* Start Records shown *
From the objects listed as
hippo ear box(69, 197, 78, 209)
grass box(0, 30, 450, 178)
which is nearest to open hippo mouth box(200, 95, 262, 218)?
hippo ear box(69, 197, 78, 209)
* End Records shown *
__Required task__
Quote every one of the rows above word for word.

__Solution for this task__
From the objects listed as
hippo ear box(69, 197, 78, 209)
grass box(0, 30, 450, 178)
which is nearest to open hippo mouth box(200, 95, 262, 218)?
hippo ear box(69, 197, 78, 209)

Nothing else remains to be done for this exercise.